Na abertura da Conferência Internacional Memória, Direitos Humanos e Reparação, na manhã desta quarta-feira (2), o governador Tarso Genro defendeu de forma veemente a revisão da Lei da Anistia, para que possa ser feita justiça em relação aos responsáveis pelos assassinatos e torturas ocorridos durante a ditadura militar. Para o governador a decisão do Supremo Tribunal Federal (STF) que manteve a anistia para assassinos e torturadores, em 2010, foi “uma decisão vergonhosa, que contraria todo o direito humanitário, o direito internacional e o bom senso”.
Tarso não tem dúvidas de que o STF será obrigado a se manifestar novamente sobre o tema e mudar sua interpretação da Lei da Anistia, de 1979. O Brasil, inclusive, foi depois condenado pela Corte Interamericana de Direitos Humanos, que emitiu sentença exigindo a revisão da impunidade dos criminosos da ditadura. Também há vários processos em primeira instância, disse o governador, como no caso do atentado ao Riocentro, movido pelo Ministério Público Federal, que chegarão ao Supremo, onde o alcance da anistia terá de ser novamente discutido pelos ministros.
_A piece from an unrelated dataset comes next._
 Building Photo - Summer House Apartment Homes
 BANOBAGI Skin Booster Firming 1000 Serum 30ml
Juntamente com o governador, participaram da abertura da conferência, que integra a programação da Semana da Democracia no Memorial do Rio Grande Sul, o secretário-executivo do Instituto de Políticas em Direitos Humanos do Mercosul, Victor Abramovich, e o secretário de Direitos Humanos do Uruguai, Javier Miranda. Na mesma ocasião, foi assinado por Tarso Genro o tombamento da Ilha do Presídio, onde muitos prisioneiros políticos ficaram detidos durante a ditadura.
Prestação de contas
O governador disse que aproveitaria a ocasião para prestar contas do seu trabalho nesta área como ministro da Justiça, cargo que exerceu de2007 a2010. Lembrou que, imediatamente após assumir o Ministério, modificou o conceito de anistia, que era considerado um perdão do Estado aos que cometeram determinados delitos. “Nós invertemos e dissemos: o Estado pede desculpas, o Estado pede perdão; invertemos dessa forma toda a tradição jurídica que se plasmou no Estado brasileiro, da concepção que colocava a anistia como a generosidade que o Estado assumia em função de delitos que foram cometidos contra o Estado, nós fizemos o contrário e plasmamos essa doutrina em diversos documentos no Ministério da Justiça”, ressaltou.
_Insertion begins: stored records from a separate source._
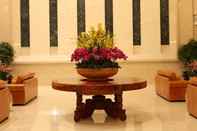 Lobby Hainan Guest House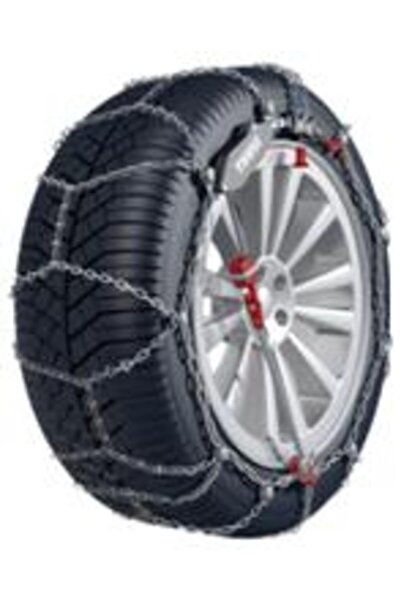 Thule Lanțuri Antiderapante CS10 THCS10055 pentru Anvelope 165/65R15 și 175/60R15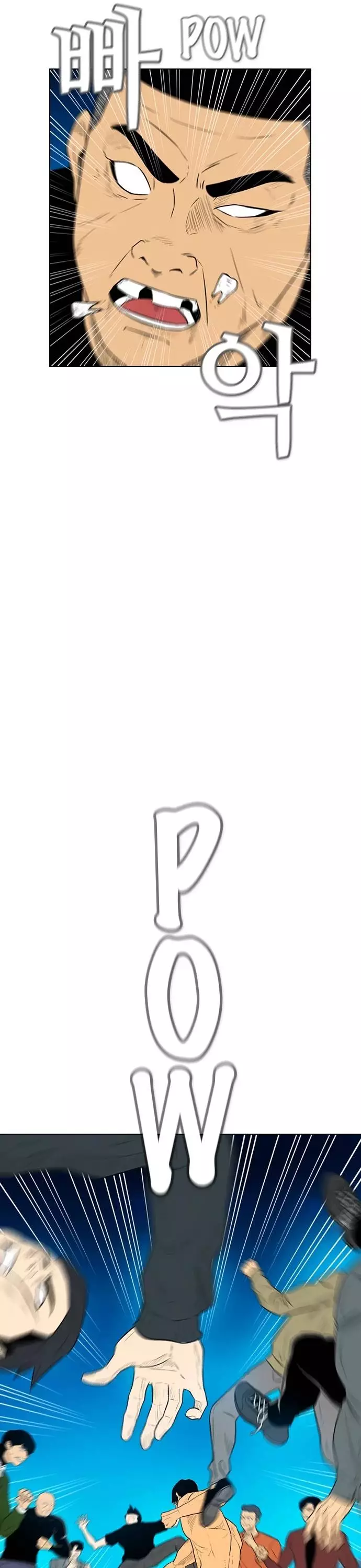 Read Revival Man (en) Manga Online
Ele também destacou a institucionalização e a promoção das Caravanas da Anistia, lembrando especialmente a ida ao local da guerrilha do PC do B, em Xambioá, quando foi assinada a anistia aos guerrilheiros e mateiros que foram envolvidos na repressão. Outro momento muito importante e muito tenso, acrescentou, foi a sessão no Ministério da Justiça com especialistasem Direitos Humanosque definiu a posição oficial de que a Lei de Anistia não se aplica a assassinos e torturadores do regime pós-1964.
Não foi pedido o julgamento de nenhum ex-ministro ou de nenhum chefe militar, reessaltou o governador, mas de quem cometeu crimes comuns brutais, que são considerados imprescritíveis pelo direito humanitário internacional. No entanto, “com o argumento cínico de que a anistia era ampla, geral e irrestrita”, recordou, o STF, tendo como relator o ministro Eros Grau, sustentou que a anistia também se aplica aos que cometeram os crimes mais hediondos da ditadura.
“Essa ainda é uma tarefa inconclusa, porque o STF cristalizou uma jurisprudência altamente condenável, do ponto de vista jurídico, do ponto de vista político e do ponto de vista mais amplo do direito humanitário. Mas isso também está mudando, já temos decisões (em primeira instância) que vão no sentido contrário a essa visão e não tenho a menor dúvida de que o STF vai ter de julgar novamente essa questão em cima de casos concretos”, disse Tarso.
Para o governador, a pior reação contra todas as ações que desenvolveu em relação ao tema da ditadura militar no Ministério da Justiça não veio dos meios militares. Quem reagiu de forma mais brutal, além de militares da reserva vinculados ao antigo regime, foram a direita civil e a direita midiática, que não queriam que se falasse sobre isso, que se abrisse a memória histórica, e que não queriam que se discutisse sequer as responsabilidades pelos crimes da ditadura militar. “Certamente porque estavam comprometidos com esses processos naquela época, em função da grande aproximação que tinham com a ditadura militar”, definiu.
A programação da Semana da Democracia prossegue até sábado (5), sempre no Memorial do Rio Grande, onde passou a funcionar também, desde terça-feira (1º.) o Museu dos Direitos Humanos do Mercosul.